• **CONSIGNE 1**
Répondez aux questions suivantes d'après le texte sur la testostérone et les fractures.
(a) Quel était l'âge médian des patients ayant eu une fracture du col du fémur ?
(b) Pendant quelle durée médiane les patients ont-ils été suivis ?
(c) Quel HR est indiqué pour l'avant-bras dans la comparaison Q1 vs Q5 de la SHBG ?
• **CONSIGNE 2**
Recopiez le passage du texte sur la testostérone et les fractures en commençant à « Les résultats sont » et en terminant à « prise en compte. ».
• **CONSIGNE 3**
Reprenez le texte sur la testostérone et les fractures à l'endroit où il s'arrête.

• **TEXTE PRÉSENTÉ**
+-------+
Cette étude prospective observationnelle a été menée à partir de la cohorte bien caractérisée de la UK Biobank 1 qui comprend 205 973 patients hommes âgés de 37 à 73 ans (âge médian = 58 ans), dont 11 088 (5 %) cas de fractures (toutes localisations confondues, dont 1 680 fractures du col du fémur et 1 366 fractures de l’avant‑bras), survenues après inclusion. Ceux avec fracture du col du fémur étaient légèrement plus âgés (âge médian = 63 ans) que ceux avec fracture de l’avant-bras (âge médian = 57 ans). Le dosage de testostérone et de SHBG des patients a été réalisé à l’inclusion. Les patients ont ensuite été suivis pendant une durée médiane de 13,6 ans (écart interquartile : 12,9 – 14,3). Les associations hormonales avec les fractures ont été modélisées via des régressions de Cox ajustées pour de nombreuses comorbidités et covariables.
Les résultats sont parus en 2025 dans le Journal of Clinical Endocrinology2. Ils ont révélé une association non linéaire entre la testostérone totale (T) et le risque de fractures du col du fémur (mais pas de l’avant‑bras), avec le risque le plus faible au 2e quintile de T (personnes avec une T plutôt basse) lorsque la SHBG n’était pas prise en compte.
Lorsque les modèles étaient ajustés pour la SHBG, ou lorsque la T libre calculée était utilisée, des concentrations plus faibles de T étaient associées à un surrisque de fracture sur tous les sites osseux évalués (exemple : fractures du col du fémur et de l’avant‑bras). Par ailleurs, des niveaux plus faibles de SHBG étaient associés à un risque réduit de fracture du col du fémur et de l’avant‑bras (comparaison Q1 [20 % de patients à SHBG la plus faible] vs Q5 [20 % de patients à SHBG la plus élevée] : col du fémur, HR = 0,55 [IC 95 % = 0,47 – 0,65] ; avant-bras, HR = 0,62 [0,52 – 0,74]).
+-------+
• **DONNÉES FOURNIES**
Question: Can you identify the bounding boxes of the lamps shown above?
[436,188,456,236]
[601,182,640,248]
+-------+
• **RÉPONSE ATTENDUE 1**
(a) 63 ans.
(b) 13,6 ans.
(c) HR = 0,62 [0,52 – 0,74].

• **RÉPONSE ATTENDUE 2**
Les résultats sont parus en 2025 dans le Journal of Clinical Endocrinology2. Ils ont révélé une association non linéaire entre la testostérone totale (T) et le risque de fractures du col du fémur (mais pas de l’avant‑bras), avec le risque le plus faible au 2e quintile de T (personnes avec une T plutôt basse) lorsque la SHBG n’était pas prise en compte.

• **RÉPONSE ATTENDUE 3**
L’étude conclut que, chez les hommes d’âge moyen à plus avancé, une faible SHBG circulante est nettement corrélée à un faible risque de fracture sur les différents sites osseux étudiés, tandis que les associations entre la testostérone totale et le risque de fracture sont plus modérées, non linéaires, variables selon le site osseux considéré et sensibles à l’ajustement pour SHBG. Ces résultats indiquent que la SHBG circulante, plutôt que la testostérone seule, est un biomarqueur indépendant clé du risque fracturaire chez l’homme. Les auteurs recommandent de mesurer simultanément la testostérone totale et la SHBG pour évaluer la relation entre les concentrations endogènes de testostérone et les fractures.
Ils soulignent toutefois que les participants considérés dans l’étude sont issus d’un groupe d’Européens dans une tranche d’âge relativement étroite, ce qui peut limiter la transposition des résultats à des patients non-Européens et/ou plus âgés qui présentent un risque de fracture plus élevé.
2. Grahnemo L, Marriott RJ, Murray K, et al. Associations of Serum Testosterone and SHBG With Incident Fractures in Middle-aged to Older Men. J Clin Endocrinol Metab 2025;110(7):1964-73.